=== Texte retenu ===
Tarif social de l’eau : une fausse bonne idée !

Après la mise en place de la tarification sociale pour le gaz et l’électricité, du tarif social des crèches et des centres de loisirs, après «la cantine à 1 euro» annoncée dans Le JDD le Dimanche 7 avril, par la secrétaire d’État auprès de la ministre de la Santé, Christelle Dubos, dont « la mise en application immédiate » reste pour l’heure sans réponse, le bruit court dans les couloirs du gouvernement du lancement prochain de l’expérimentation d’un « tarif social de l’eau ».

Reçu lundi dernier par Jean-Jacques Bourdin, François de Rugy n’a pas vraiment démenti parlant « d’une fuite d’eau » … Le projet serait donc à l’étude, il s’agirait de permettre aux collectivités de mettre en place une tarification sociale progressive tenant compte de la situation des ménages, selon la procédure prévue par la Loi du 15 avril 2013, dite ”Loi Brottes” !

Tout le monde se dit « pourquoi pas », « l’intention est bonne », bien sûr, l’eau doit être accessible à tous !
Moi, élu local, je vois derrière cette annonce, un dispositif social de plus (il y en a déjà 50 !) dans un « modèle social » déjà hyper complexe ! Je vois nos secrétariats obligés de demander aux habitants de justifier de leurs revenus pour accéder à l’eau potable ! Et j’imagine le très grand nombre d’habitants, qui, ne voulant pas communiquer leurs revenus, renonceront à cette aide sociale de plus !

Je suis contre toutes ces annonces qui ne font , au final, que mettre sous perfusion un peu plus chaque jour les ayant-droits, qui ne font qu’enrager ceux, qui mesure après mesure, avec les effets de seuil, n’ont jamais le droit à rien, et qu’assommer les collectivités locales en les transformant en inspecteur des ressources sociales et fiscales des familles, au lieu de leur permettre d’exercer leurs missions !

=== Consigne A ===
D'après le texte sur le tarif social de l'eau, quelle loi fixe la procédure permettant aux collectivités d'instaurer une tarification sociale progressive ?
=== Consigne B ===
Restituez mot pour mot le passage du texte sur le tarif social de l'eau allant de « Reçu lundi dernier » jusqu'à « accessible à tous ! » inclus.
=== Consigne C ===
Reprenez le texte sur le tarif social de l'eau à la suite de sa dernière phrase.
Les entrées ne jouent aucun rôle dans ces consignes.

=== Extraits de données ===

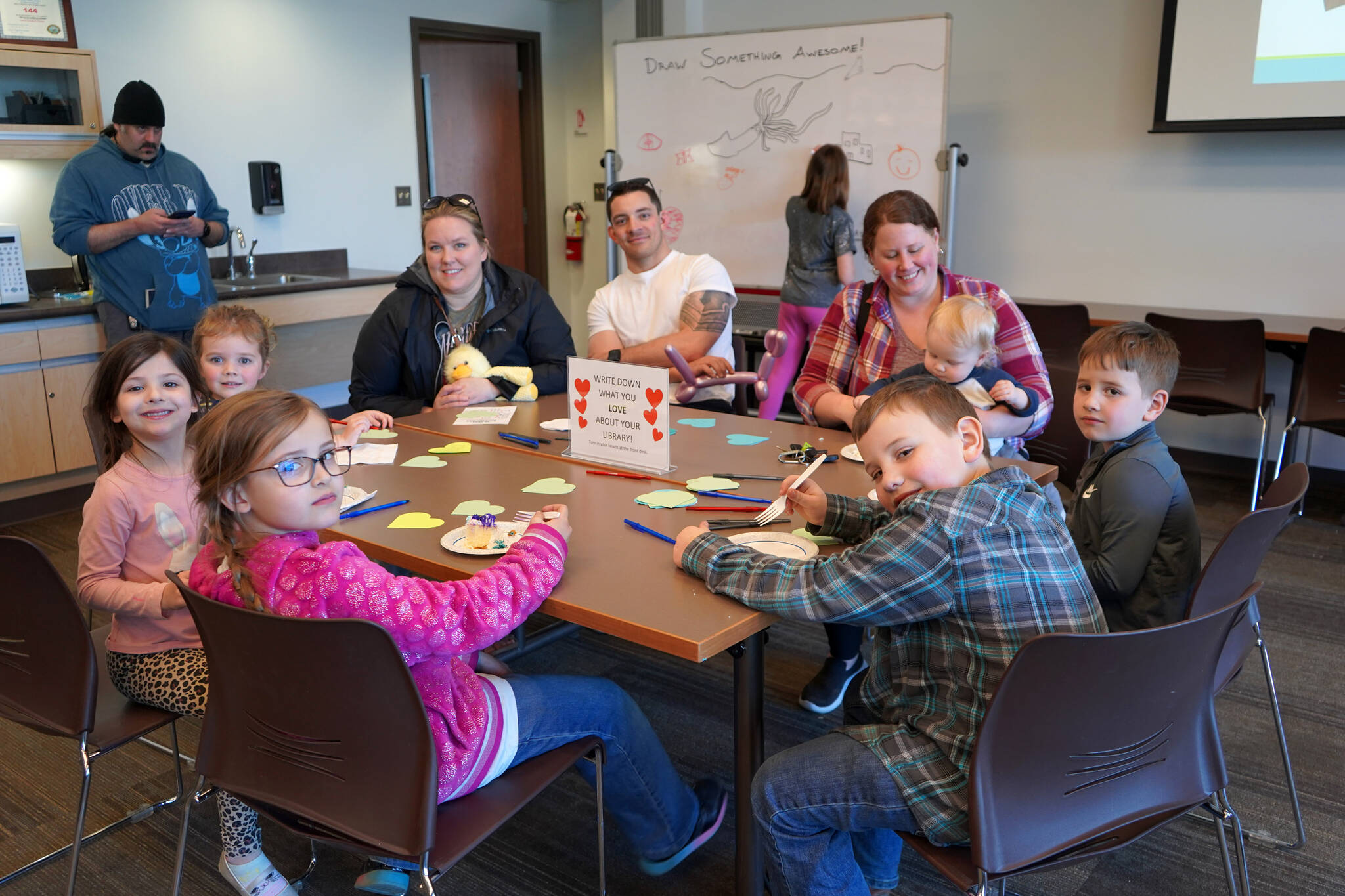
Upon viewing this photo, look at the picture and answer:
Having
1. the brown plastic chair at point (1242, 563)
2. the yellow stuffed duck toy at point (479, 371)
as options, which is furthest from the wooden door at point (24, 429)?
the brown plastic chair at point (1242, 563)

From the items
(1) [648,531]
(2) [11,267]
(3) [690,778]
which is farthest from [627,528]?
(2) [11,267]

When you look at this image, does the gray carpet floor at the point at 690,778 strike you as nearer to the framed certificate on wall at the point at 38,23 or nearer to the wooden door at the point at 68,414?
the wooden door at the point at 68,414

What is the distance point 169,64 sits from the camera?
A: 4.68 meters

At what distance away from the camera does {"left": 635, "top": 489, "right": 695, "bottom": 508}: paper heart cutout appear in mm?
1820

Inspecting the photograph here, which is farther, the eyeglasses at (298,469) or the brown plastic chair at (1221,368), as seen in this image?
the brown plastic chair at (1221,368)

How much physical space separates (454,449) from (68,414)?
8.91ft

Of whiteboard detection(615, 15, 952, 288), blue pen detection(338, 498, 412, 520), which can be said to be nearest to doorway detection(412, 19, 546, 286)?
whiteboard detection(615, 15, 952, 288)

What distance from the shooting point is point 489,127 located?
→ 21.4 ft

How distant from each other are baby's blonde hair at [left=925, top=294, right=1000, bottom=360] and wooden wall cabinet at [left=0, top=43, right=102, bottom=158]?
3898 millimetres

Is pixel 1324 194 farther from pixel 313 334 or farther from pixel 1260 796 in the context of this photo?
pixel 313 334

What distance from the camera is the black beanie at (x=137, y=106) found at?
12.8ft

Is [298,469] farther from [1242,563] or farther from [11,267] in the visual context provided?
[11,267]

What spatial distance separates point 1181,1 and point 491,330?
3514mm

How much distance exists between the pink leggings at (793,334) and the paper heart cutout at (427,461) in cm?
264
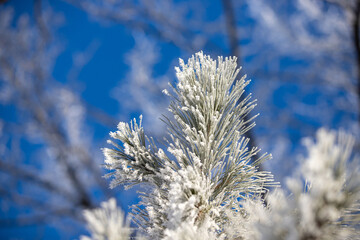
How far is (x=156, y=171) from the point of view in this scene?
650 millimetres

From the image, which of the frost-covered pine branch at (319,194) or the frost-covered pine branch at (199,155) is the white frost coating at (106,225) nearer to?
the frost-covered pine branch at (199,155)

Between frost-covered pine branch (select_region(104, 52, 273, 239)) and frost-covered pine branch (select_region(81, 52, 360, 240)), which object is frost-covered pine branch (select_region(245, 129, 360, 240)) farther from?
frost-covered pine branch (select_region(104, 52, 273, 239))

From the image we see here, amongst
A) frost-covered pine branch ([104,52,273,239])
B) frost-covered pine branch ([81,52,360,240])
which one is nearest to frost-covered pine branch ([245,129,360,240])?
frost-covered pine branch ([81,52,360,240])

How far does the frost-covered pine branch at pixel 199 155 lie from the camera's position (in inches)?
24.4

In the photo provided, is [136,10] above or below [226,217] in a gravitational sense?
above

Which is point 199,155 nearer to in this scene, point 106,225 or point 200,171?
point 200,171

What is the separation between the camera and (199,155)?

=== Réponse A ===
La Loi du 15 avril 2013, dite « Loi Brottes ».

=== Réponse B ===
Reçu lundi dernier par Jean-Jacques Bourdin, François de Rugy n’a pas vraiment démenti parlant « d’une fuite d’eau » … Le projet serait donc à l’étude, il s’agirait de permettre aux collectivités de mettre en place une tarification sociale progressive tenant compte de la situation des ménages, selon la procédure prévue par la Loi du 15 avril 2013, dite ”Loi Brottes” !

Tout le monde se dit « pourquoi pas », « l’intention est bonne », bien sûr, l’eau doit être accessible à tous !

=== Réponse C ===
La solution n’est pas dans une mesure sociale de plus qui augmente encore les effets de seuils et la complexité administrative d’un « modèle social » qui n’est plus un modèle pour personne.

Il faut revenir aux fondamentaux !

La solution est dans la simplification des aides sociales (l’aide sociale unique) qui garantit la lisibilité de l’aide et la liberté des familles dans la gestion de leur budget, dans l’universalité qui garantit l’égalité, et dans la fiscalisation qui garantit l’équité et la fraternité entre les familles.

La solution est dans le retour aux fondamentaux, afin que chacun bénéficie de l’aide « selon ses besoins » et cotise « selon ses moyens », principe édicté après la guerre par les fondateurs de la sécurité sociale.
Cette simplification doit permettre à l’administration fiscale, à l’administration sociale et aux collectivités locales d’exercer leurs missions, rien que leurs missions, sans empiéter sur celles des autres. Une clarification nécessaire dont ont besoin les citoyens !

Simplifions !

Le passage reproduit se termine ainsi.